Gideon Bromberg, the Israeli director of EcoPeace Middle East, which commissioned the report, told journalists: "Without urgent, vigorous action, plagues and infections will break out that could cost a great many lives, both in Israel and in Gaza, and no fence or Iron Dome [Israel's missile interception system] can thwart them." Israel's liberal Haaretz newspaper paraphrased another of Bromberg's comments: "If something isn't done, the upshot could be political horror in the form of hundreds of thousands of Gazans fleeing for their lives toward Israel for fear of catching disease."

Bromberg and others on Israel's left are well aware that Gaza's 2 million Palestinians were long ago dehumanized in the eyes of most Israeli Jews, who think of them as nothing more than terrorists or terrorist sympathizers who deserve their sorry fate. Stories of Gaza's endless suffering a short distance from Israelis' homes are unlikely to shame them into action. They can be roused only out of self-interest a fear for their own safety and the wellbeing of their loved ones.

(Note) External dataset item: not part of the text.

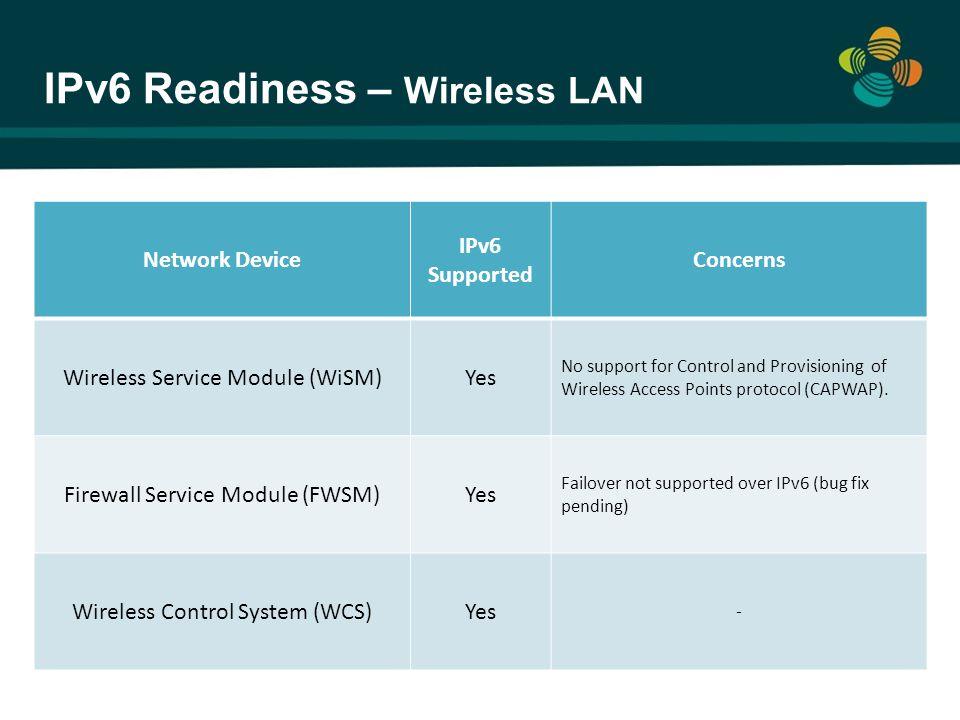 IPv6 Readiness – Wireless LAN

Gaza's problems, however the fact that it is one of the most densely populated, poorest and polluted places on the planet are not an accident, or the consequences of some natural cataclysm. The crisis there is entirely man-made and one that has been engineered over decades by Israel.

Israel effectively treated the Strip as a dumping ground a holding pen for the mass of refugees it created by dispossessing the Palestinians of their homeland in 1948. Nearly three-quarters of Gaza's inhabitants are descended from the refugees of that war, Palestinians who were forced off their lands in what is now Israel and denied the right ever to return to their homes.

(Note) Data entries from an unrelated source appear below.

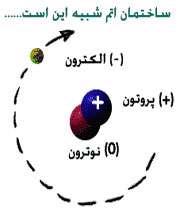اتم ها، سازنده مواد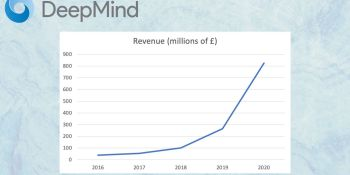 AI lab DeepMind becomes profitable and bolsters relationship with Google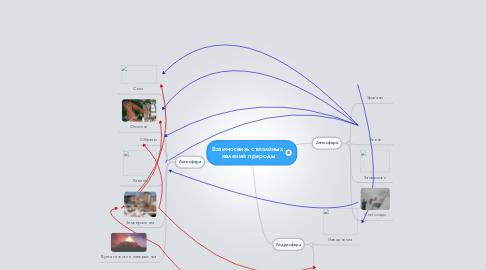 Mind Map: Взаимосвязь стихийных  явлений природы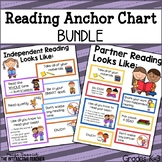 Reading Anchor Chart Bundle: Anchor Charts for Independent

Having exiled them, Israel was nonetheless prepared to use the Palestinians of Gaza as a cheap labor force for a time. It was possible until the 1990s for Palestinians to exit Gaza relatively easily to work in Israel's dirtiest and lowest-paying jobs. But as the occupation entrenched, Israel was forced into a rethink by two developments.

First, Palestinians under occupation, including in Gaza, launched a lengthy campaign of mass civil disobedience against their occupiers in the late 1980s, known as the first intifada, that included general strikes, a refusal to pay taxes, boycotts of Israeli goods and stone-throwing. And second, Gaza's population has grown exponentially, at a pace that outstripped the capacity of this tiny territory measuring just 25 miles in length and some 5 miles across to accommodate them.

In response, Israeli leaders pushed for a more clear-cut physical separation from Gaza. The rallying cry of politicians of the time was: "Us here, them over there."

Israel's out-of-sight, out-of-mind approach was soon given diplomatic sanction in the Oslo Accords of the mid-1990s. Israel surrounded Gaza with high-security fences and armed watchtowers, established an exclusion zone along its sea coast, and revoked the general exit policy.

Ariel Sharon's disengagement of 2005, when the last remaining Jewish settlers were pulled out of the enclave, marked the completion of Israel's separation policy. The occupation did not end, however. Israel still controlled Gaza's airspace, its land perimeters and coastal waters. Israel soon imposed a blockade, preventing goods as well as people from entering or leaving, a blockade it tightened dramatically when the Palestinian faction Hamas won elections in the occupied territories in 2006.

Since then, Israel has transformed the holding center into a super-max prison. This year it finished a submarine barrier with sophisticated sensor systems along the coast. Israel is currently enlarging the perimeter fence to make it 20 feet high and fortifying it with remotely controlled gun towers, while all-seeing drones patrol the skies above Gaza.

The first dire warning about conditions in Gaza was issued in 2015, a year after Israel's massive attack on the enclave known as Protective Edge, in which more than 2,200 Palestinians were killed, including over 550 children, and 17,000 families left homeless. A report by the United Nations Conference on Trade and Development (UNCTAD) argued that Gaza would be "uninhabitable" by 2020 if the trends then current continued. None of those trends has been halted or reversed. Which means Gaza is about to slide into a fully fledged humanitarian catastrophe entirely created by Israel, and implicitly supported by the silence and inaction of western states.

But while Israel has managed to keep the Palestinian inhabitants of Gaza cooped up like underfed and abused battery chickens, it is starting to find it is much harder to contain the various crises social, economic, political and humanitarian unfolding in the enclave. Slowly Israel is waking up to the fact that Palestinians don't behave like chickens.

Rockets, kites and marches

Inevitably Gaza's inhabitants have reacted to the slow tightening by Israel of its chokehold on their enclave. But by the time of the Palestinians' second uprising, which began in late 2000, the kind of mass civil disobedience that charaterised the first intifada was no longer possible. Gaza's population was by that stage imprisoned behind a fence. The factions, especially Hamas, instead tried to break free of their confinement by launching primitive Qassam rockets into Israel.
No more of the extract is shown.